**INSTRUCTION**
Update the records below by replacing "wooden lower cabinet" with "oak base cabinet" and leaving everything else unchanged.

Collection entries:
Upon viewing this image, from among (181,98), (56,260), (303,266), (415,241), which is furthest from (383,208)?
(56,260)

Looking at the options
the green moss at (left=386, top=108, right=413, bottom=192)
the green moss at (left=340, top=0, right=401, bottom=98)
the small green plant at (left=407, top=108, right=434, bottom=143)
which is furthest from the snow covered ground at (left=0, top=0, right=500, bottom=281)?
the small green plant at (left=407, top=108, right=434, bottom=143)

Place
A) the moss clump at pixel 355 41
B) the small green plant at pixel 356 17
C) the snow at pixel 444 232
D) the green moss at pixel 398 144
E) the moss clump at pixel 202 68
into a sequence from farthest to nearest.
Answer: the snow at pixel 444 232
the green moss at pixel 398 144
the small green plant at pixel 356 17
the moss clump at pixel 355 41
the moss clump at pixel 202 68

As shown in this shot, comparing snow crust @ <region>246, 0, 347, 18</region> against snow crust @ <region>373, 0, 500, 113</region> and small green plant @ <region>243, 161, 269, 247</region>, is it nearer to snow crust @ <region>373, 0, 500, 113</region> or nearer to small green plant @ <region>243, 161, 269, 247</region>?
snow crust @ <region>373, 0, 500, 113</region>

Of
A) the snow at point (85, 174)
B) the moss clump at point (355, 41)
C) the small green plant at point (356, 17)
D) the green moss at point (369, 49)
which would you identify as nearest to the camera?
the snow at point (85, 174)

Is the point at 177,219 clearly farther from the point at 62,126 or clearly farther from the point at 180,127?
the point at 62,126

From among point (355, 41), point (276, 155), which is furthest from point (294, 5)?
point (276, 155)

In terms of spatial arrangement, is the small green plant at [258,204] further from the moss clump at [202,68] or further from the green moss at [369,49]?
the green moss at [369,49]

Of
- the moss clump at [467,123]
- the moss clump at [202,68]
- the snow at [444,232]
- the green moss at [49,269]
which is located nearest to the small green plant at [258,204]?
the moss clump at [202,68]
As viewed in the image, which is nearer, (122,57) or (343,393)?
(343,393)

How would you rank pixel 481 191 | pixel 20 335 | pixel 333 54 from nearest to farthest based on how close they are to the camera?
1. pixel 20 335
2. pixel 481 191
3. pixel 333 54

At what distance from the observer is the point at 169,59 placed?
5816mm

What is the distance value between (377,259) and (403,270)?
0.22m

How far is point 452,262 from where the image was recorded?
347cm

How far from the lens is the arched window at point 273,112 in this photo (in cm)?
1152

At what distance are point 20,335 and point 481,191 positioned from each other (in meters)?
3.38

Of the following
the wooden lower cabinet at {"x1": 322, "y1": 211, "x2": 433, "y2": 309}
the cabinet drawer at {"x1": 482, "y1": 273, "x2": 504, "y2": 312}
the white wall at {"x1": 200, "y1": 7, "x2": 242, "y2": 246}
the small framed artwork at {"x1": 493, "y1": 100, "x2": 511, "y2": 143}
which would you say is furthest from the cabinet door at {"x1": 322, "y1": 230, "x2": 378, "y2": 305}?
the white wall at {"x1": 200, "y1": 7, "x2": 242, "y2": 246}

**ANSWER IN FULL**
Upon viewing this image, from among (181,98), (56,260), (303,266), (415,241), which is furthest from (383,208)?
(56,260)

Looking at the options
the green moss at (left=386, top=108, right=413, bottom=192)
the green moss at (left=340, top=0, right=401, bottom=98)
the small green plant at (left=407, top=108, right=434, bottom=143)
which is furthest from the snow covered ground at (left=0, top=0, right=500, bottom=281)?
the small green plant at (left=407, top=108, right=434, bottom=143)

Place
A) the moss clump at pixel 355 41
B) the small green plant at pixel 356 17
C) the snow at pixel 444 232
D) the green moss at pixel 398 144
E) the moss clump at pixel 202 68
into a sequence from farthest to nearest.
Answer: the snow at pixel 444 232
the green moss at pixel 398 144
the small green plant at pixel 356 17
the moss clump at pixel 355 41
the moss clump at pixel 202 68

As shown in this shot, comparing snow crust @ <region>246, 0, 347, 18</region> against snow crust @ <region>373, 0, 500, 113</region> and small green plant @ <region>243, 161, 269, 247</region>, is it nearer to snow crust @ <region>373, 0, 500, 113</region> or nearer to small green plant @ <region>243, 161, 269, 247</region>?
snow crust @ <region>373, 0, 500, 113</region>

Of
A) the snow at point (85, 174)
B) the moss clump at point (355, 41)
C) the small green plant at point (356, 17)
D) the green moss at point (369, 49)
which would you identify as nearest to the camera?
the snow at point (85, 174)

Is the point at 177,219 clearly farther from the point at 62,126 or clearly farther from the point at 180,127?
the point at 62,126

From among point (355, 41), point (276, 155), which is furthest from point (294, 5)?
point (276, 155)

In terms of spatial arrangement, is the small green plant at [258,204] further from the moss clump at [202,68] or further from the green moss at [369,49]?
the green moss at [369,49]

Of
- the moss clump at [467,123]
- the moss clump at [202,68]
- the snow at [444,232]
- the green moss at [49,269]
which is located nearest to the small green plant at [258,204]?
the moss clump at [202,68]
As viewed in the image, which is nearer, (122,57) or (343,393)?
(343,393)

How would you rank pixel 481 191 | pixel 20 335 | pixel 333 54 from nearest to farthest based on how close they are to the camera?
1. pixel 20 335
2. pixel 481 191
3. pixel 333 54

At what distance from the observer is the point at 169,59 placed?
5816mm

What is the distance value between (377,259) and (403,270)?
0.22m

How far is point 452,262 from where the image was recorded?
347cm

How far from the lens is the arched window at point 273,112 in this photo (in cm)?
1152

At what distance are point 20,335 and point 481,191 positioned from each other (in meters)?
3.38

Of the following
the oak base cabinet at {"x1": 322, "y1": 211, "x2": 433, "y2": 309}
the cabinet drawer at {"x1": 482, "y1": 273, "x2": 504, "y2": 312}
the white wall at {"x1": 200, "y1": 7, "x2": 242, "y2": 246}
the small framed artwork at {"x1": 493, "y1": 100, "x2": 511, "y2": 143}
which would you say is furthest from the cabinet door at {"x1": 322, "y1": 230, "x2": 378, "y2": 305}?
the white wall at {"x1": 200, "y1": 7, "x2": 242, "y2": 246}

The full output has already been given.